There seems to be some disagreement over the actual last land battle of the Revolutionary War. Contrary to what many lay people seem to believe, hostilities did not end at Yorktown in October 1781. Howard Peckham's invaluable The Toll of Independence notes dozens of engagements in 1782, resulting in 277 American deaths, 124 wounded, with 80 captured; he lists only 5 land engagements for 1783. Among the final actions, the Battle of Cedar Creek Bridge in Stafford Township, New Jersey, is his last listed for 1782 and among the six final "engagements" of the war. Here we see a view of the area, with the Cedar Bridge Tavern (now a private residence) glimpsed to the left and the creek at the bend in the road in the center of the picture.
The engagement occurred on December 27, 1782, when local militia under Captains Richard Shreve and Edward Thomas sought out the hated Loyalist, Captain John Bacon. They and their men stopped at the tavern, were surprised themselves by Bacon and his forces, and when they were gaining the upper hand, Bacon was supported by fresh Loyalists, which facilitated Bacon's escape.
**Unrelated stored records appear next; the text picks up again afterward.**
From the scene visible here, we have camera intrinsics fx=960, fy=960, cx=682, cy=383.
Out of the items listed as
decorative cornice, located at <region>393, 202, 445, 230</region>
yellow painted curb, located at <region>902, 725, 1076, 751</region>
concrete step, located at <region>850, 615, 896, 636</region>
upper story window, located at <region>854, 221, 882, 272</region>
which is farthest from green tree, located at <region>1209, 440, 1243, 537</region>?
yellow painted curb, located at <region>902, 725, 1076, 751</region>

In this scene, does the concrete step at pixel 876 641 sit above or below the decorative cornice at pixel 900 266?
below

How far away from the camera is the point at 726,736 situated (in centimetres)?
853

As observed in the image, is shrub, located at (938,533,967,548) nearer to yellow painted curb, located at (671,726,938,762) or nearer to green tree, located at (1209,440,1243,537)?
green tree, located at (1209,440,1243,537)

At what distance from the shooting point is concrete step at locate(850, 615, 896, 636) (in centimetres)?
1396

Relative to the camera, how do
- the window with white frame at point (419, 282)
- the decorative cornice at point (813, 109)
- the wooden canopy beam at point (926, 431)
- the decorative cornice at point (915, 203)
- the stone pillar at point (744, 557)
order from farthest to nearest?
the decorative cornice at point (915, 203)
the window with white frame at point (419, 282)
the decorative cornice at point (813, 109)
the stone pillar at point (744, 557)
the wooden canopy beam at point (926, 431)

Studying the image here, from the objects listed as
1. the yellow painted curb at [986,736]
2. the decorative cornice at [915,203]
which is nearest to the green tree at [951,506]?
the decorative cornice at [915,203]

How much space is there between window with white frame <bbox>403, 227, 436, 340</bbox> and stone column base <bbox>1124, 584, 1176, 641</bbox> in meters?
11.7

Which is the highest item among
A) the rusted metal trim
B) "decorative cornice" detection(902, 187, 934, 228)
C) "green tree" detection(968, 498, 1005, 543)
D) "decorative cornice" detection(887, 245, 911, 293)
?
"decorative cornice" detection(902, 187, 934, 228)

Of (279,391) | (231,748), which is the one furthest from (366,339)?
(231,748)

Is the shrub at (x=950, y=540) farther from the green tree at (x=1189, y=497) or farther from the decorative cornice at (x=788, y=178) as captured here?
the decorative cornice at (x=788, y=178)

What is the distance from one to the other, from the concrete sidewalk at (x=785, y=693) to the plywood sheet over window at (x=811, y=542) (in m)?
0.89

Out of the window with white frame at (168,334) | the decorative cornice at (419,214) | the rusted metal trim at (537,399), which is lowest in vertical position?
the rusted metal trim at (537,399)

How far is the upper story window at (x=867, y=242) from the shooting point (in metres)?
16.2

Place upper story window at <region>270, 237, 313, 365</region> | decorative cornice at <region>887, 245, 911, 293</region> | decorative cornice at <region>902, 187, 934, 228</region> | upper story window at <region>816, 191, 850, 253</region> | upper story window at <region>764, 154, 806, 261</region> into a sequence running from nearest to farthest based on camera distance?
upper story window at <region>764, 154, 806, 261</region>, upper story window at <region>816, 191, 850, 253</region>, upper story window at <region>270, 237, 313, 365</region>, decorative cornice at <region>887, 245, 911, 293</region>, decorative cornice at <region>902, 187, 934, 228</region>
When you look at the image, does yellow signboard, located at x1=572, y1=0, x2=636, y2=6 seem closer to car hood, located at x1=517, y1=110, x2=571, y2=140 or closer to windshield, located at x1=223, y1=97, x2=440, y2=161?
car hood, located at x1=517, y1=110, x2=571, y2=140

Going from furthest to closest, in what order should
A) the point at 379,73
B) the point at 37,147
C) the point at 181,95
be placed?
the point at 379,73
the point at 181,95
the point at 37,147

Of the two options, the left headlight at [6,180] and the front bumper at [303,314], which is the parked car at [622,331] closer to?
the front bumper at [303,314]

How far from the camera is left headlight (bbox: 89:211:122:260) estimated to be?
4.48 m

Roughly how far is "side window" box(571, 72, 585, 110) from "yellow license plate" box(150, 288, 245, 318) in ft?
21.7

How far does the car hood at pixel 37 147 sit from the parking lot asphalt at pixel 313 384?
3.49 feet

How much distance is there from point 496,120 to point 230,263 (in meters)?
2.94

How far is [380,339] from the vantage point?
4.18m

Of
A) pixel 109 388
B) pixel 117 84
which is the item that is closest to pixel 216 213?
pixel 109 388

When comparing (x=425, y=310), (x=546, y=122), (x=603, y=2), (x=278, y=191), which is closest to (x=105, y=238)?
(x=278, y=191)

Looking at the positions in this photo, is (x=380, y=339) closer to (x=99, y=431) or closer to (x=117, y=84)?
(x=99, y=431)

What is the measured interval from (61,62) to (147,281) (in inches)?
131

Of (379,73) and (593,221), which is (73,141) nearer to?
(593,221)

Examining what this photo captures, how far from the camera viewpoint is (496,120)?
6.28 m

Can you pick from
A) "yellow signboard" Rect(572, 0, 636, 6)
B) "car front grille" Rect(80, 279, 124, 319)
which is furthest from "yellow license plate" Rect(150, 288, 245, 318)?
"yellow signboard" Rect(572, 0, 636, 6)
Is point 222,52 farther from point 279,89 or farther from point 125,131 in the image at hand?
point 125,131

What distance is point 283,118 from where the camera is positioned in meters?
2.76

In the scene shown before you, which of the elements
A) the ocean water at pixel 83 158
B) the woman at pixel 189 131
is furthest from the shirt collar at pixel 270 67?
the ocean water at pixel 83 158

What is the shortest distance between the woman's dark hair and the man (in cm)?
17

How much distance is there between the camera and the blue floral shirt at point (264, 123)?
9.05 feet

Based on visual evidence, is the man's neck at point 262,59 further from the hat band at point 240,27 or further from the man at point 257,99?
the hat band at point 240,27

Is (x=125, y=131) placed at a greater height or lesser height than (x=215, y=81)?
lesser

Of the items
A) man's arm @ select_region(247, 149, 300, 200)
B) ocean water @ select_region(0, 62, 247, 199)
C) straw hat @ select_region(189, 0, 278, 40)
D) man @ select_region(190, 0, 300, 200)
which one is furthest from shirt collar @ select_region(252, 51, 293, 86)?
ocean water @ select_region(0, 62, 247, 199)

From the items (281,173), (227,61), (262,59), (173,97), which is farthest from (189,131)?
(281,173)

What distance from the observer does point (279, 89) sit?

The Patriots lost 1 killed and 1 wounded; 1 Loyalist was killed, 4 wounded, and 7 taken prisoner. Shreve's militia did manage to kill Bacon on April 3, 1783, Peckham notes, after the peace treaty was signed. The Stafford Township Historical Society lists this as the "last battle" of the war.
Whether it owns that distinction or not of being "last," the place remains sacred: at least one man on each side of the civil war divide lost his life here. While the bitterness of the internecine nature of this war is often discussed in the context of the Carolinas, here in "southern" Jersey, the divide was often just as broad and brutal.